11 Şubat 2017 12:14

Barış Yarkadaş, Silivri Cezaevindeki yazarlarla görüştü

CHP'li Barış Yarkadaş, 'Cumhuriyet Gazetesi yazarlarının iddianamesine yazacak bir şey bulamıyorsunuz, gelin bu eziyete son verin' çağrısı yaptı.

Barış Yarkadaş, Silivri Cezaevindeki yazarlarla görüştü

Silivri Cezaevinde Akın Atalay, Murat Sabuncu, Kadri Gürsel, Güray Öz, Hakan Kara, Turhan Günay, Musa Kart, Önder Çelik, Bülent Utku, M. Kemal Güngör ve Ahmet Şık’la görüşen Yarkadaş, “Gazeteci arkadaşlarımızın tek bir talebi var; o da iddianamenin bir an önce hazırlanması ve yargılama sürecinin başlaması’’ dedi.

ÜLKEYİ DÜŞÜNÜYORLAR

Cumhuriyet gazetesi çalışanlarının morallerinin ve sağlıklarının yerinde olduğunu ifade eden Yarkadaş, “Dışarıyı adım adım takip ettiklerini, gelişmeleri an be an izlediklerini gördüm. Ruhen ve bedenen sağlıklılar. Tek dertleri ülkedeki kötü gidişat. Özellikle aydınlara yönelik kıyıma çok üzüldüklerini ifade ettiler’’ diye konuştu.

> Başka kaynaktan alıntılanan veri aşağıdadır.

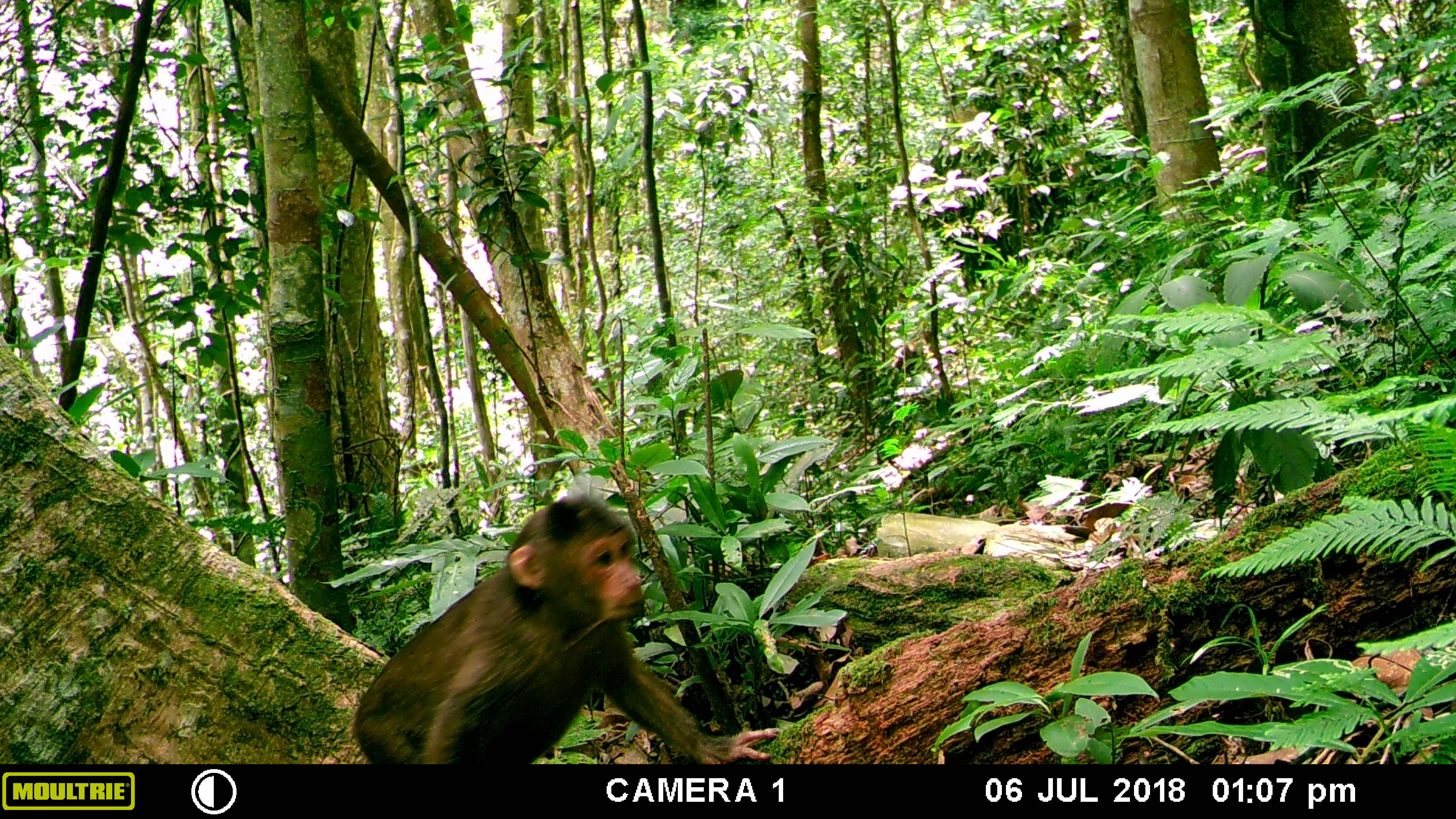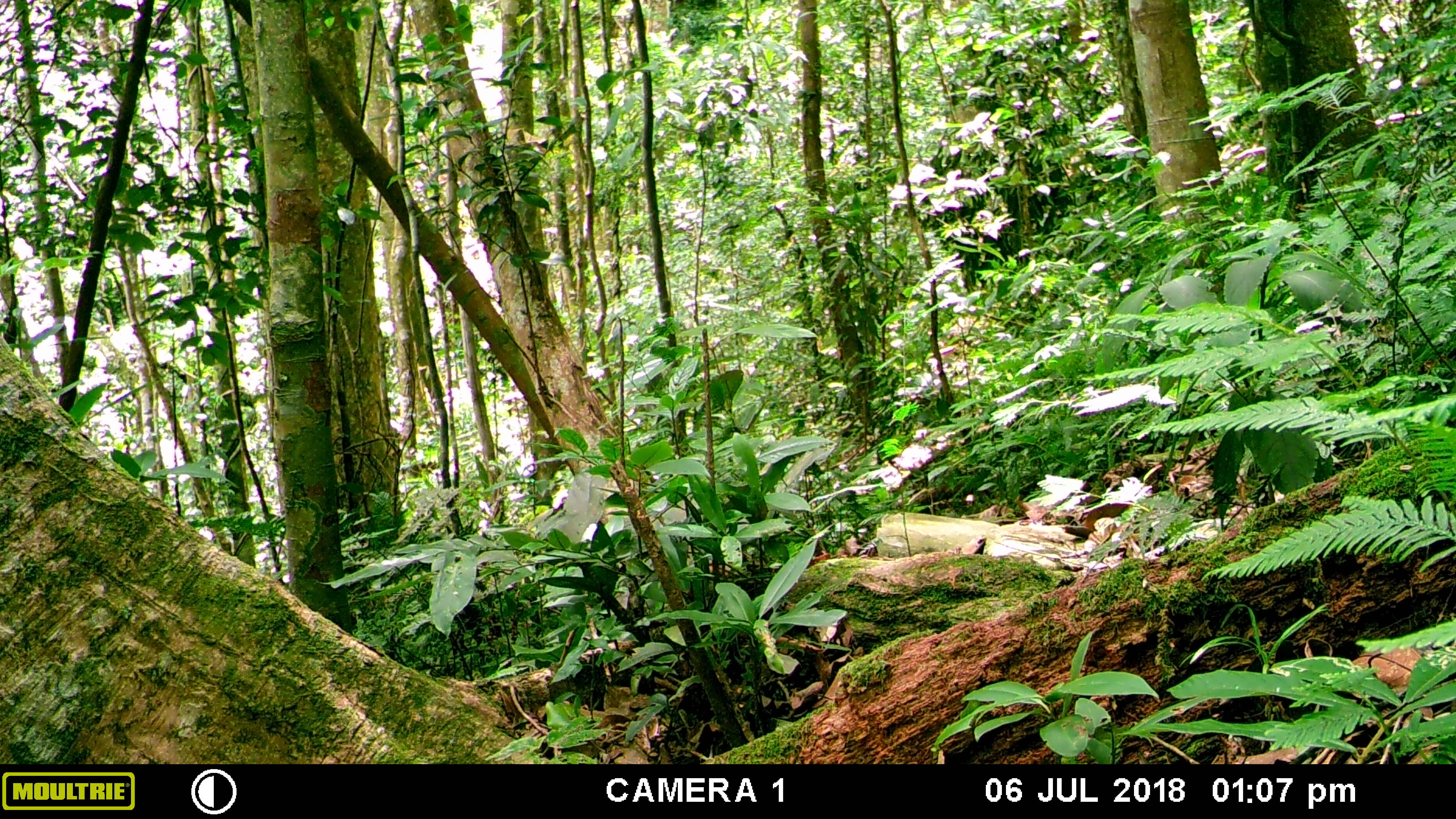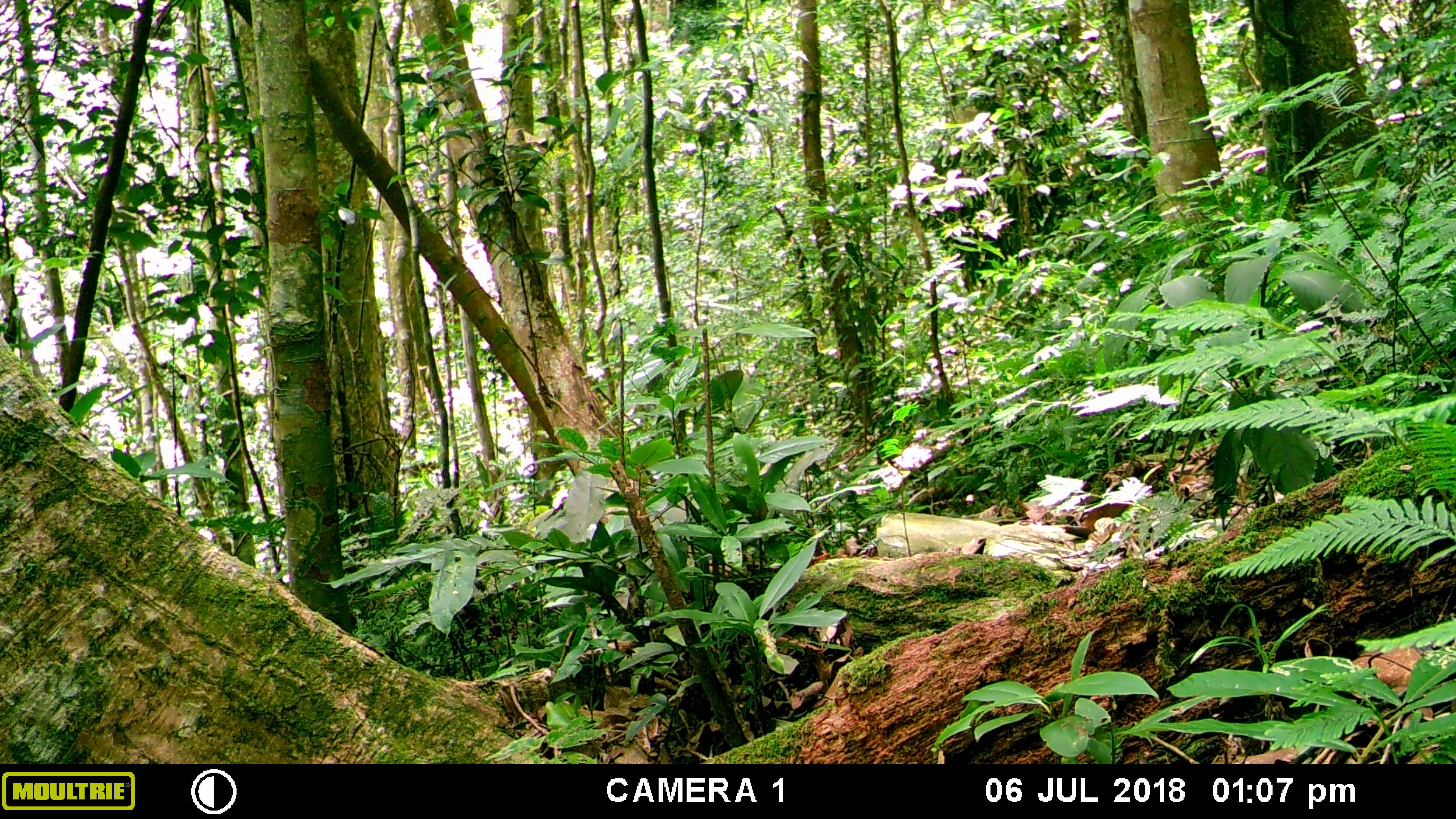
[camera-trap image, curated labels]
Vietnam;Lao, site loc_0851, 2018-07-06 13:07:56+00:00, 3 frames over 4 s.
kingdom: Animalia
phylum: Chordata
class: Mammalia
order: Primates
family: Cercopithecidae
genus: Macaca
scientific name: Macaca arctoides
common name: stump-tailed macaque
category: stump tailed macaque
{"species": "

Tutuklu gazetecilerle yaptığı görüşmede ülke sorunları üzerine konuştuklarını belirten Yarkadaş, “Medyaya yönelik baskıların artmasını endişeyle izliyorlar. Son KHK ile TV’lerin üzerinden denetim yasağının kalkmasının yaratacağı sakıncalar üzerine de değerlendirmeler yaptık” dedi.

'BU BİR CİNAYET'

Tutuklu Cumhuriyet yazarlarının, Başkanlık sisteminin ülkeye felaket getireceği yönünde ortak bir görüşte olduklarını ifade eden Yarkadaş, “En çok, böyle bir süreçte toplumu uyarma şansından yoksun bırakıldıklarına üzülüyorlar. Çünkü dışarıya yazı ve karikatür yollama, mektup yazma hakları ellerinden alınmış’’ ifadesini kullandı. Yarkadaş, “Yazarlar tek bir mektup alamıyor, tek bir mektup gönderemiyor. Bir gazetecinin yazı ve kalemle bağının koparılması cinayettir. Hepimizin gözlerinin önünde bir cinayet işleniyor’’ dedi.

TBMM’YE TAŞIYACAK

Cumhuriyet yazarlarının TV ve gazeteye erişme konusunda sıkıntı yaşamadıklarını ancak süreli yayınları takip edemediklerini belirten Yarkadaş, “Bu sorunun giderilmesi için Adalet Bakanlığı ile görüşeceğim. Ayrıca, mektup alma, yollama KHK kapsamına girmediği halde, keyfi bir biçimde yasak uygulanıyor. Bunu da TBMM gündemine taşıyacağım’’ diye konuştu.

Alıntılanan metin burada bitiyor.